1. In view of the precautionary principle, does the Commission consider that the level of scientific knowledge regarding the functioning of CRISPR-based gene drives and the current risk assessment methodologies are adequate to assess the biosafety implications of a field release or accidental laboratory escape of such organisms?
2. What measures is the Commission planning within the Cartagena Protocol to prevent spontaneous, non-authorised transboundary movements of gene-drive modified organisms?
REPONSE donnée par Mr Andriukaitis au nom de la Commission -30-11-2016
The Commission is in the process of consulting the Commission’s Scientific Advice Mechanism (SAM) to provide an explanatory note on new techniques in agricultural biotechnology, including genome editing technologies (such as CRISPR/Cas), as well as possible uses of new techniques such as gene drive systems.
The aim is to improve the scientific understanding of these techniques taking into account the extensive variation in their possible applications and the way they are used. The SAM has been recently set up to support the Commission with high quality, timely and independent scientific advice for its policy-making activities and draws on the wide range of scientific expertise in Europe through a close relationship with national academies and other bodies, as well as the expertise of a High-Level Group of independent scientific advisors.

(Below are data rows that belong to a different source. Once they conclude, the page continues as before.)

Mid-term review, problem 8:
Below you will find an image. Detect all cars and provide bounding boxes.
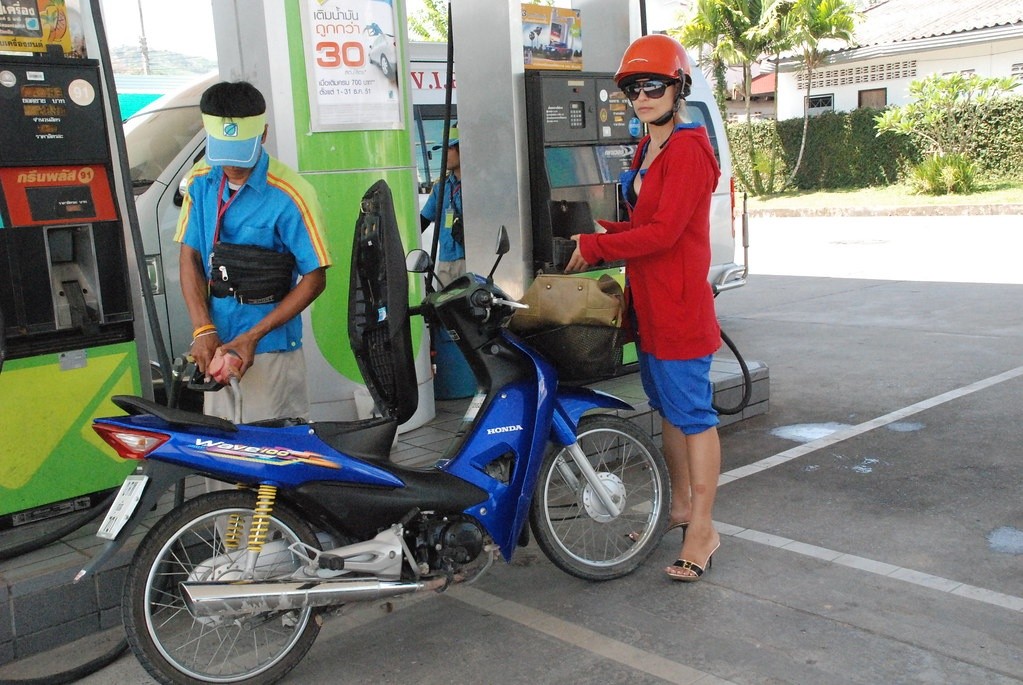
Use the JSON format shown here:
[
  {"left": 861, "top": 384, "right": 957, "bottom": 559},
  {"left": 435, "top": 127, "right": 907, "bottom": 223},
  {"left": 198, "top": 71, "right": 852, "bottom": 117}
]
[{"left": 366, "top": 33, "right": 397, "bottom": 82}]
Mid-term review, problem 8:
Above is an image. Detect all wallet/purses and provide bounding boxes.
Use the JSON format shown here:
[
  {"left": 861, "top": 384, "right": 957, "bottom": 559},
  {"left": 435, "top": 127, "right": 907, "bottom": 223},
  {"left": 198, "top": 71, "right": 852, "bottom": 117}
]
[{"left": 547, "top": 199, "right": 605, "bottom": 272}]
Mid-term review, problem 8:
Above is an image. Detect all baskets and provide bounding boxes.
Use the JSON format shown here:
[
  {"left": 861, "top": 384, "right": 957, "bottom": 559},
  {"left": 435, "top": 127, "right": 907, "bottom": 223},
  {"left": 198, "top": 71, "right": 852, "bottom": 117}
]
[{"left": 525, "top": 320, "right": 622, "bottom": 387}]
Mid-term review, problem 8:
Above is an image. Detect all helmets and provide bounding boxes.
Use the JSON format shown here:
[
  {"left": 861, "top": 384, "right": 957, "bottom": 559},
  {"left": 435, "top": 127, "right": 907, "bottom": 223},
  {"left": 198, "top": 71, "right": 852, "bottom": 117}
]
[{"left": 612, "top": 34, "right": 692, "bottom": 86}]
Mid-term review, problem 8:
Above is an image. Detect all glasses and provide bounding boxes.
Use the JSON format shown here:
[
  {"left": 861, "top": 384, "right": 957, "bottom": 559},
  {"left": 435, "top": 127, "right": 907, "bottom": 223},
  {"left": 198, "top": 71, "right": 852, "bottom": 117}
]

The current scientific understanding seems to indicate that organisms modified through gene drive mechanisms fall under the EU Genetically Modified Organisms legislation and the Cartagena Protocol on Biosafety to the Convention on Biological Diversity. On this basis, they are subject to all relevant provisions, including those set under Regulation (EC) No 1946/2003(1) on trans-boundary movements of genetically modified organisms.
(1) OJ L 287, 5.11.2003, p. 1.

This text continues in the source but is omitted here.